Set down every record below exactly as written, but leave out the pictures.

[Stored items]
'''

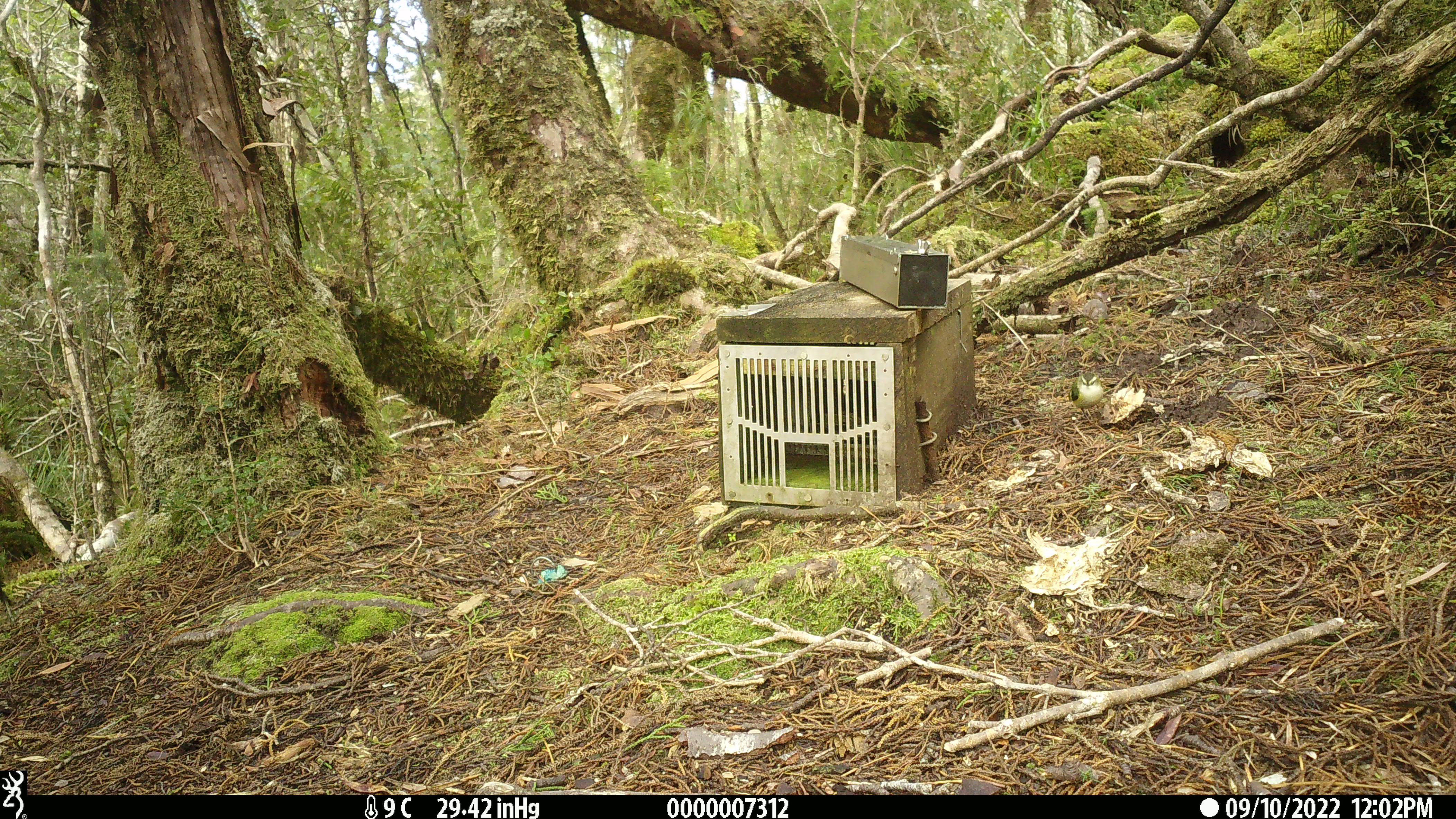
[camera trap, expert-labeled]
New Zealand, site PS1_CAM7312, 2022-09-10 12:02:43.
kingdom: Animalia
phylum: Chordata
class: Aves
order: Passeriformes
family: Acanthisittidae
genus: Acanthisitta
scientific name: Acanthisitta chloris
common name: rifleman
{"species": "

'''

Solution for this exercise >>
[camera trap, expert-labeled]
New Zealand, site PS1_CAM7312, 2022-09-10 12:02:43.
kingdom: Animalia
phylum: Chordata
class: Aves
order: Passeriformes
family: Acanthisittidae
genus: Acanthisitta
scientific name: Acanthisitta chloris
common name: rifleman
{"species": "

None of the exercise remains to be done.